Sunday, October 20, 2019

Reactions to edges 2: Breaking reactions down into edges

Once I had the reactant atom maps, breaking reactions down into edges became a simple matter of generating all pairs of reactants-products and then filtering them based on whether at least one atom of the reactant was mapped to the product:
def _splitReaction(rxn: IReaction, rctMap: Map[IAtom, IAtom]): List[IReaction] = {
  val rctPrdPairs: Iterable[(IAtomContainer, IAtomContainer)] = for (
    rct <- rxn.getReactants.atomContainers.asScala;
    prd <- rxn.getProducts.atomContainers.asScala
  ) yield (rct, prd)
  val mappedPairs: Iterable[(IAtomContainer, IAtomContainer)] = rctPrdPairs.filter({ case (rct, prd) => {
    rctMap.isEmpty ||
    rct.atoms.asScala.exists(r => rctMap.get(r) match {
      case None => false
      case Some(null) => false
      case Some(p) => p.getContainer == prd
    })
  } })
  mappedPairs.map({ case (rct, prd) => {
    val newRxn: IReaction = new Reaction()
    newRxn.addReactant(AtomContainerManipulator.copyAndSuppressedHydrogens(rct))
    newRxn.addProduct(AtomContainerManipulator.copyAndSuppressedHydrogens(prd))
    newRxn.setProperty(CDKConstants.SMILES, sg.create(newRxn))
    newRxn
  }}).toList
I remember being astonished when I worked this out. The first time I did this in Java it was a LOT harder and took a LOT more lines of code. Part of that was working in Java, but this time I also made much better use of the CDK interface to create a new reaction and clone the reactant and product before adding them to it. I guess I have grown as a programmer in the intervening years! I added the SMILES of the edge to the emitted edge to aid in visualization and debugging later. Later I generating the InChIKey of the reactant and product as well to group identical edges into single records in Spark.

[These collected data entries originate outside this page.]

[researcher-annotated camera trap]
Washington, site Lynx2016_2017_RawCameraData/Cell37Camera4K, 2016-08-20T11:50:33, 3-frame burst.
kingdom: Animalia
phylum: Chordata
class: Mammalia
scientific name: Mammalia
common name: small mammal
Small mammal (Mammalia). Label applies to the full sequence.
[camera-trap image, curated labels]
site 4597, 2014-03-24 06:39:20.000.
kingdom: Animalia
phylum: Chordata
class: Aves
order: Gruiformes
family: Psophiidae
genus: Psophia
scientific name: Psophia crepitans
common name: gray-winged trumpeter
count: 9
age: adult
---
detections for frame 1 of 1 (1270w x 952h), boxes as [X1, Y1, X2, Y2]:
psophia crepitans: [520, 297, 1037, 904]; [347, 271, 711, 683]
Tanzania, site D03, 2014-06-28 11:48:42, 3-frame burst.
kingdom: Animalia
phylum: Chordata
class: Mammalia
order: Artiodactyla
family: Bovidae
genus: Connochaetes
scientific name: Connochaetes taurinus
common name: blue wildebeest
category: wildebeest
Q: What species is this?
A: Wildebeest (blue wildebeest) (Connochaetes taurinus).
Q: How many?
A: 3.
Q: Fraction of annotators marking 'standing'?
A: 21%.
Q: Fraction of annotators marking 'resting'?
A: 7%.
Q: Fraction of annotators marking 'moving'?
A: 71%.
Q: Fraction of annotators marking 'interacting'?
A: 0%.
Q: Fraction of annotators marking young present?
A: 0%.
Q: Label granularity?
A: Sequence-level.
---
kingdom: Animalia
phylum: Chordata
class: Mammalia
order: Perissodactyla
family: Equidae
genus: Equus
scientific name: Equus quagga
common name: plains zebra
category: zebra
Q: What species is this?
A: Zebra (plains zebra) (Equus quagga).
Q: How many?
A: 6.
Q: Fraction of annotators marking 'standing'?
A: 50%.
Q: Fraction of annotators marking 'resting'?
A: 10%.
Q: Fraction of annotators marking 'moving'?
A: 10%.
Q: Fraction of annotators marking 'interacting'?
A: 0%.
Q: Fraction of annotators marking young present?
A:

I added the escape valve of an empty reactant map. To preserve information I include all combinations of reactants and products.

I also have to do a check on the image of the reactant atom in the reactant map. The way I constructed the map, the reactant atom could be mapped to None or to Some(null), which caused exceptions when I ran this over the whole NextMove reaction set.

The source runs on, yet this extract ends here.